## Instructions for the task
Pull out every line below that contains the word "staircase", and copy each one. Case counts.

## begin Dataset records

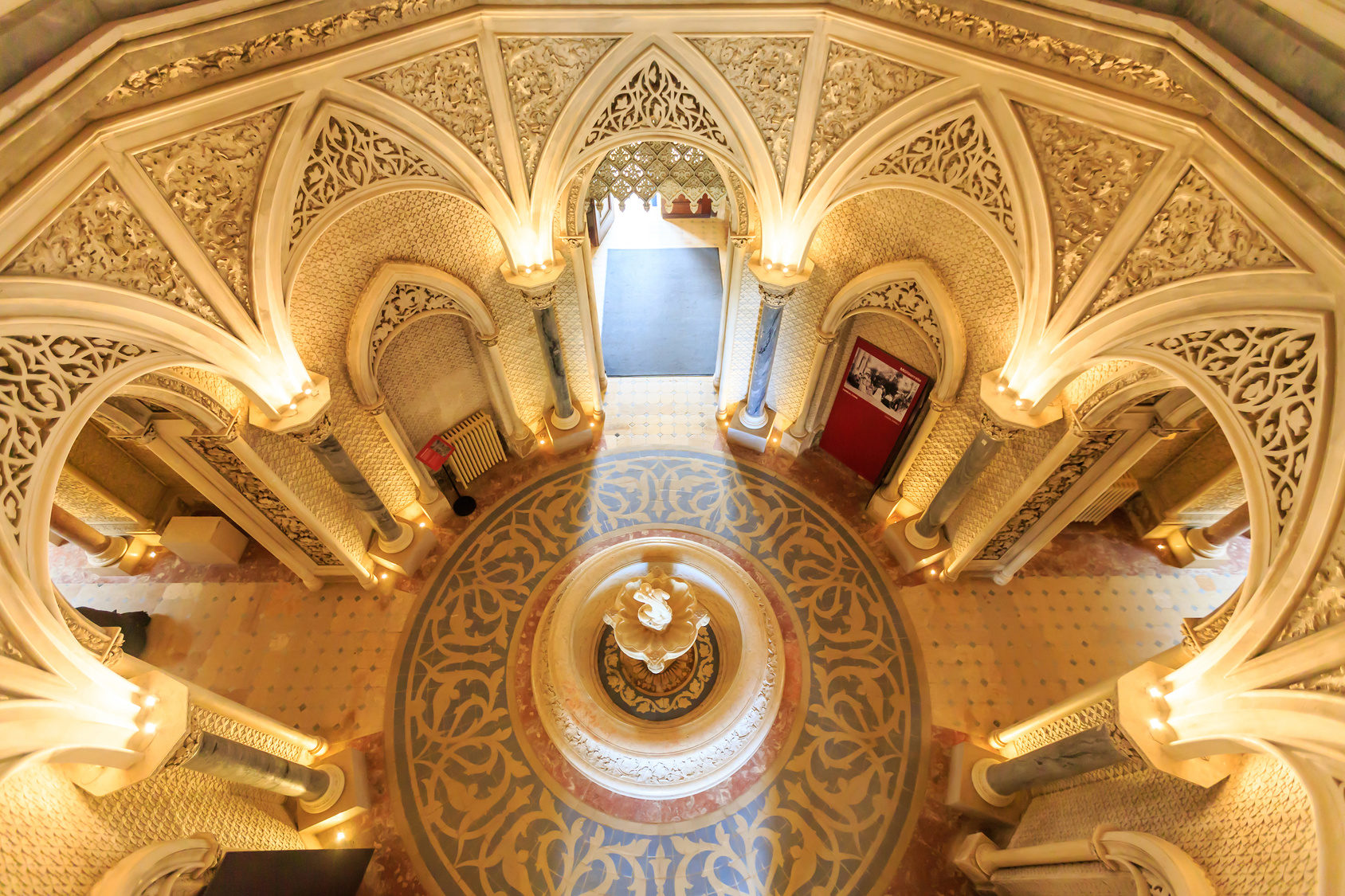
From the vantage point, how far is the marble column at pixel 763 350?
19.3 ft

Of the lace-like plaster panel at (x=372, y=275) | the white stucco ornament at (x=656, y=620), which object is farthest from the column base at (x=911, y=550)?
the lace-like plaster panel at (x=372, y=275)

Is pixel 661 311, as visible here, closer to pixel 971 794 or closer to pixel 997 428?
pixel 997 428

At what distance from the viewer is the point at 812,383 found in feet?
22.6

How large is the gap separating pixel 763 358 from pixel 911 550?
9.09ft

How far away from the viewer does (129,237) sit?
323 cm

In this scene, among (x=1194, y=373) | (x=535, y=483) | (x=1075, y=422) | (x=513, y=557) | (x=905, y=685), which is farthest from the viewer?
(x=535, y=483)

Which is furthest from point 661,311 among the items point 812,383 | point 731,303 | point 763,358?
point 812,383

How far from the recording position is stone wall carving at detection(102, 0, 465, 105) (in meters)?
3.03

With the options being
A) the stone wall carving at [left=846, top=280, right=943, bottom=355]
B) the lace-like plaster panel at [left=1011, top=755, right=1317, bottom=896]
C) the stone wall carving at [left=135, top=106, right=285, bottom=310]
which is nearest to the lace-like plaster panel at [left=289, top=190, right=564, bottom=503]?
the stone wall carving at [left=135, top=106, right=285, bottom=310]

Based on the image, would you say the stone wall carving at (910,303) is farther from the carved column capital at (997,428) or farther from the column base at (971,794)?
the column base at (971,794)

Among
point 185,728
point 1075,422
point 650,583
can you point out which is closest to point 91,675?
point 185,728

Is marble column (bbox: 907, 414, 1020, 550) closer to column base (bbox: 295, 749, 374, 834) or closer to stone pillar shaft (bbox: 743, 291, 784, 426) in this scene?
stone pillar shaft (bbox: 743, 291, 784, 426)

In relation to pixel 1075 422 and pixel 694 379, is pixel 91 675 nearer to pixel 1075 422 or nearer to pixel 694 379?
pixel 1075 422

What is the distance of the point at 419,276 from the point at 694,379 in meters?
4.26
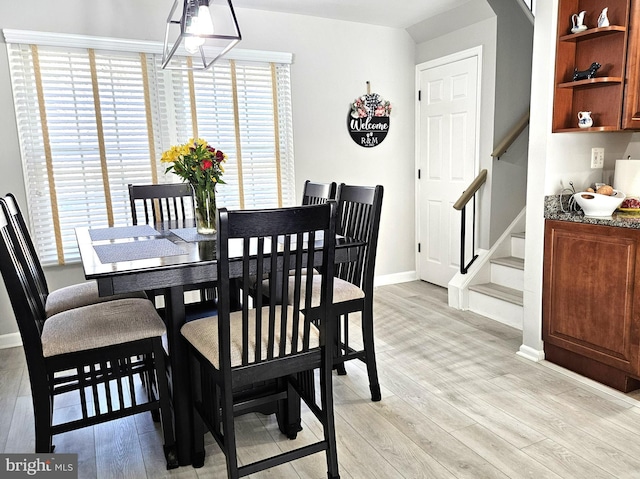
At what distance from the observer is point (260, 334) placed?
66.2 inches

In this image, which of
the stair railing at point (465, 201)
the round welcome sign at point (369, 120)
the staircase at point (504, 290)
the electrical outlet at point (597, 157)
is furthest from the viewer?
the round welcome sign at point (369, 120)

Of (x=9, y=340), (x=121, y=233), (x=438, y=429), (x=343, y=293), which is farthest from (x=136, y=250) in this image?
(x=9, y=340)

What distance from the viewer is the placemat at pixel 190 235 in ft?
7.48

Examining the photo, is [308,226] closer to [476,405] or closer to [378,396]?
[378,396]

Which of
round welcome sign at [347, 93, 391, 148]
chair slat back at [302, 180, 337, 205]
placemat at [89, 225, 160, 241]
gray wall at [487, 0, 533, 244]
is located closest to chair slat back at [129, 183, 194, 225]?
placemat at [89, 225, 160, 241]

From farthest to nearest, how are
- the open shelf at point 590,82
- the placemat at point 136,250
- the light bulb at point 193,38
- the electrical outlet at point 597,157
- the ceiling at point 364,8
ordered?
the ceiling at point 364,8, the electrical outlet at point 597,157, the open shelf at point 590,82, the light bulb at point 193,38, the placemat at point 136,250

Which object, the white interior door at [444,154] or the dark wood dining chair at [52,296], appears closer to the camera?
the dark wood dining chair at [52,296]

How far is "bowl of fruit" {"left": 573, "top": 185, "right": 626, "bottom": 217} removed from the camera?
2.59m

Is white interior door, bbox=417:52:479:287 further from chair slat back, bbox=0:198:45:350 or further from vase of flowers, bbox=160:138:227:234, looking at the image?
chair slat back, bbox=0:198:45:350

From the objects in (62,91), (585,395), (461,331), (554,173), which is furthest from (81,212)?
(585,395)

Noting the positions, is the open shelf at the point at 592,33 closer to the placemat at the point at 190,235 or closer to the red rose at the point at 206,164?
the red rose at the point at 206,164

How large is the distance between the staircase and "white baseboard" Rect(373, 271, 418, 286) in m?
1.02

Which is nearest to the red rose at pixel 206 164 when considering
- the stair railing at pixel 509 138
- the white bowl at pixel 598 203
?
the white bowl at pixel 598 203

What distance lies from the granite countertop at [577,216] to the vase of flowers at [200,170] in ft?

## end Dataset records

## Task response
the staircase at point (504, 290)
How large is the distance between the staircase and "white baseboard" Rect(373, 271, 418, 286) in m?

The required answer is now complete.